Data from a spatial question set
━━━━━━━━━━━━━━━━

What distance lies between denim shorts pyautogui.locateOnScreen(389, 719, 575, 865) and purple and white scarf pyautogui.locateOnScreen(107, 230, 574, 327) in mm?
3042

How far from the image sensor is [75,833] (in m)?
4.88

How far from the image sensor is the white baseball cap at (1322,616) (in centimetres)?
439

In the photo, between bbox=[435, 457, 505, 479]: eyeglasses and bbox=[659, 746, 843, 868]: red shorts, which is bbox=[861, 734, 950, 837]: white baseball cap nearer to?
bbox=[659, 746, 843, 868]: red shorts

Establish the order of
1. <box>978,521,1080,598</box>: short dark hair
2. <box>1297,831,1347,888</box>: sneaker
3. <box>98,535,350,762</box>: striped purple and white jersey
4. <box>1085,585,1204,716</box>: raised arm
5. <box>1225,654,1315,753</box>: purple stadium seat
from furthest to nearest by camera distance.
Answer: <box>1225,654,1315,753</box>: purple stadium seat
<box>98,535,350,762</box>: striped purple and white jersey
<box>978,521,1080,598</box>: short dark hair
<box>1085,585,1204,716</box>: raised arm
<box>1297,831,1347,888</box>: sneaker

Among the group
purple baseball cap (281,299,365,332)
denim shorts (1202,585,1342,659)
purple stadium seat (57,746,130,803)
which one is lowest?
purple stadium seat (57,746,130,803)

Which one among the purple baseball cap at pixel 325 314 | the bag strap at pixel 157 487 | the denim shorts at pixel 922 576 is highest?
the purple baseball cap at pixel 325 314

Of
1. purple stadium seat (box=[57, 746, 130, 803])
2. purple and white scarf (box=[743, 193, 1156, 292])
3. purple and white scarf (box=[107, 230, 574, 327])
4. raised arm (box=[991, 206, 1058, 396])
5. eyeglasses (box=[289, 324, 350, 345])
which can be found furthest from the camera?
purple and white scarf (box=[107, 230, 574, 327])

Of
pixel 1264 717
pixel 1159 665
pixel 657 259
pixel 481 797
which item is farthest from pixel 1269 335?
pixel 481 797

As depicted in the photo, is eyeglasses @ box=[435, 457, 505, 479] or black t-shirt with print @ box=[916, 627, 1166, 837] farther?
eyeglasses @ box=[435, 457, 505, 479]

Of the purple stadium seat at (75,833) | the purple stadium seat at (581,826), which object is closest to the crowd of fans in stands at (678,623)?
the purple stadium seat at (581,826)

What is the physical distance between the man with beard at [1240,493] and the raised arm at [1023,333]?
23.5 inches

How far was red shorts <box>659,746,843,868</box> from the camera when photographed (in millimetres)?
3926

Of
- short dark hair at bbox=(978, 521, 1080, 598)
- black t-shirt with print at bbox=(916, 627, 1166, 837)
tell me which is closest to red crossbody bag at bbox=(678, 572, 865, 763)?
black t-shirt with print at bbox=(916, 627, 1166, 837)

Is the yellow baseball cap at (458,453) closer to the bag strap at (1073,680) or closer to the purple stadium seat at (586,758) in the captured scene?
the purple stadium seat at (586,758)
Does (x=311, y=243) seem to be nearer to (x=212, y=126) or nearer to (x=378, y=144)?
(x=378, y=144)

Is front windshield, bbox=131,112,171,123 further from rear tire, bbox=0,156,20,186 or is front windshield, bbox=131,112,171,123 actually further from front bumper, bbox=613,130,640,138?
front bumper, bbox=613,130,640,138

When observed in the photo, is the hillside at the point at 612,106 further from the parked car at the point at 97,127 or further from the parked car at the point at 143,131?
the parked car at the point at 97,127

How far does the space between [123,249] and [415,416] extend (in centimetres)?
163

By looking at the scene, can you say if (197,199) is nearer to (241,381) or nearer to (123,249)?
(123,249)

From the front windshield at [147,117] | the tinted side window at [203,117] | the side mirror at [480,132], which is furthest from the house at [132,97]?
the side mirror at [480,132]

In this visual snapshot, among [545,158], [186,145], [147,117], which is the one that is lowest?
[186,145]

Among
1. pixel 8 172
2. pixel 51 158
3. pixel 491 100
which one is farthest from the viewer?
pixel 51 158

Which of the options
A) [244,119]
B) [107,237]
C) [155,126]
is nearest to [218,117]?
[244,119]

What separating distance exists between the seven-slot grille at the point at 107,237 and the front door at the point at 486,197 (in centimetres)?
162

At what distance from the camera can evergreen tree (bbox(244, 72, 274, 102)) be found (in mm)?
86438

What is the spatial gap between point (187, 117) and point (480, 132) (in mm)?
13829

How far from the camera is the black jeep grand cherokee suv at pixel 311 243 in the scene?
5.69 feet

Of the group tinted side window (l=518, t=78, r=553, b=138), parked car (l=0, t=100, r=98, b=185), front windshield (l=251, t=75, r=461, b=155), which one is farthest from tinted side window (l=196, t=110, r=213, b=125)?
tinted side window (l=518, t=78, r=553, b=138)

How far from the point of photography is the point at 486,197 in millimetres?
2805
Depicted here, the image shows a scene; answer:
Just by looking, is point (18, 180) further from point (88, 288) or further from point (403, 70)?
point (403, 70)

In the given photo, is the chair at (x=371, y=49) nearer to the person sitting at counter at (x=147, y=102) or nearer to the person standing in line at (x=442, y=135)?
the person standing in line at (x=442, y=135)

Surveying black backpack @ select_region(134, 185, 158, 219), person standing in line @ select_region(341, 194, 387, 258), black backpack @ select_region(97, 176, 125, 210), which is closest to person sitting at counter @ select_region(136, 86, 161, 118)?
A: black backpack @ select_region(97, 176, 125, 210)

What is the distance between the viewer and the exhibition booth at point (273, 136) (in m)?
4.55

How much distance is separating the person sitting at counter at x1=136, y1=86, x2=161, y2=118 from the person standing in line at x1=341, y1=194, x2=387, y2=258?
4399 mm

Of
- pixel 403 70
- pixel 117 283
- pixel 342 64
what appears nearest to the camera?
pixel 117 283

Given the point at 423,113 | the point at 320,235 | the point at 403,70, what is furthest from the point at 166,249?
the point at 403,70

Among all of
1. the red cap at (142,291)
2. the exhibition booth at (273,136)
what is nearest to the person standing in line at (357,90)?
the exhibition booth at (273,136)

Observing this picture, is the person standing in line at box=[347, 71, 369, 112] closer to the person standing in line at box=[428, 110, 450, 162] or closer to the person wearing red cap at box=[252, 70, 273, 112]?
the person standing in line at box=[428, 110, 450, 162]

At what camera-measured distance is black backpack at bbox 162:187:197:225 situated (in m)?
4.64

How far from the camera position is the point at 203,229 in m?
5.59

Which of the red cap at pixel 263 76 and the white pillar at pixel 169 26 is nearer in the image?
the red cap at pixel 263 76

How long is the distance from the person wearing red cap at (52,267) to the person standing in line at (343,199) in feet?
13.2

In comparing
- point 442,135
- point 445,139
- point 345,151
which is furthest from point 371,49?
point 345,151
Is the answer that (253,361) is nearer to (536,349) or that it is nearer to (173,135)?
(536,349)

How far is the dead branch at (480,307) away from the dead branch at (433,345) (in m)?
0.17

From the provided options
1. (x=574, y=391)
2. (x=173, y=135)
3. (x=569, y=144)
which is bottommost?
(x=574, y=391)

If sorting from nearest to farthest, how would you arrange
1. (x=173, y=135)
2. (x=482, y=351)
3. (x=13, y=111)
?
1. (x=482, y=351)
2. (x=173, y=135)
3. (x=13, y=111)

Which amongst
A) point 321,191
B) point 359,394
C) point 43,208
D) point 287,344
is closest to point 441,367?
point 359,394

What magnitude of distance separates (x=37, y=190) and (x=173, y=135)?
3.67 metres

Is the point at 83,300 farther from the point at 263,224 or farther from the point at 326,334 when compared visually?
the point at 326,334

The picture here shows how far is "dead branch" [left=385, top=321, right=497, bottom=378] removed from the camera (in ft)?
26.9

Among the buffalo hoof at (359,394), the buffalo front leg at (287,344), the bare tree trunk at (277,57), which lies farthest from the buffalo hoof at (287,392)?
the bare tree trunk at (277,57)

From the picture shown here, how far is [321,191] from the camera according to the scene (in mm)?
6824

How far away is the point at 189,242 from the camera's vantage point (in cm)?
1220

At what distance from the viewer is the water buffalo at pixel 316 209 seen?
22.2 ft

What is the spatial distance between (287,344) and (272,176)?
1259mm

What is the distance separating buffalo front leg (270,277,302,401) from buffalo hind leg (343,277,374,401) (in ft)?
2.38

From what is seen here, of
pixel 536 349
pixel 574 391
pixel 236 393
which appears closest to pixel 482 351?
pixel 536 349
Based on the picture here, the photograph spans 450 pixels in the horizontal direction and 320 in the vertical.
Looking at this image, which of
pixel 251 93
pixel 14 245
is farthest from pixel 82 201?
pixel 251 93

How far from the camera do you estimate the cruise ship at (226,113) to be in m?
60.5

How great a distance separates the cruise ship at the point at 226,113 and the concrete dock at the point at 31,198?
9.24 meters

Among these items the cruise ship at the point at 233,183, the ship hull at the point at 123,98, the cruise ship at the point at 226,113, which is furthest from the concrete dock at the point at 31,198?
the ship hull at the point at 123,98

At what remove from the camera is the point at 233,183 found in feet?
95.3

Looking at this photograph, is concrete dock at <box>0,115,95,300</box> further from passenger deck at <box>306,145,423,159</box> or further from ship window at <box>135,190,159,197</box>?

━━━━━━━━━━━━━━━━

What the task requires: Lay out the lines of the data as a JSON list of strings, one string per line and no blank lines, starting with the line that contains "How far away" and running through the end of the data.

Reply:
[
  "How far away is the point at 189,242 from the camera's vantage point (in cm)?",
  "1220",
  "At what distance from the viewer is the water buffalo at pixel 316 209 seen?",
  "22.2 ft",
  "What is the spatial distance between (287,344) and (272,176)?",
  "1259mm",
  "What is the distance separating buffalo front leg (270,277,302,401) from buffalo hind leg (343,277,374,401) (in ft)?",
  "2.38",
  "From what is seen here, of",
  "pixel 536 349",
  "pixel 574 391",
  "pixel 236 393",
  "which appears closest to pixel 482 351?",
  "pixel 536 349",
  "Based on the picture here, the photograph spans 450 pixels in the horizontal direction and 320 in the vertical.",
  "Looking at this image, which of",
  "pixel 251 93",
  "pixel 14 245",
  "is farthest from pixel 82 201?",
  "pixel 251 93",
  "How far from the camera do you estimate the cruise ship at (226,113) to be in m?",
  "60.5",
  "How great a distance separates the cruise ship at the point at 226,113 and the concrete dock at the point at 31,198?",
  "9.24 meters",
  "Among these items the cruise ship at the point at 233,183, the ship hull at the point at 123,98, the cruise ship at the point at 226,113, which is furthest from the concrete dock at the point at 31,198?",
  "the ship hull at the point at 123,98",
  "At what remove from the camera is the point at 233,183 found in feet?",
  "95.3",
  "Looking at this photograph, is concrete dock at <box>0,115,95,300</box> further from passenger deck at <box>306,145,423,159</box> or further from ship window at <box>135,190,159,197</box>?"
]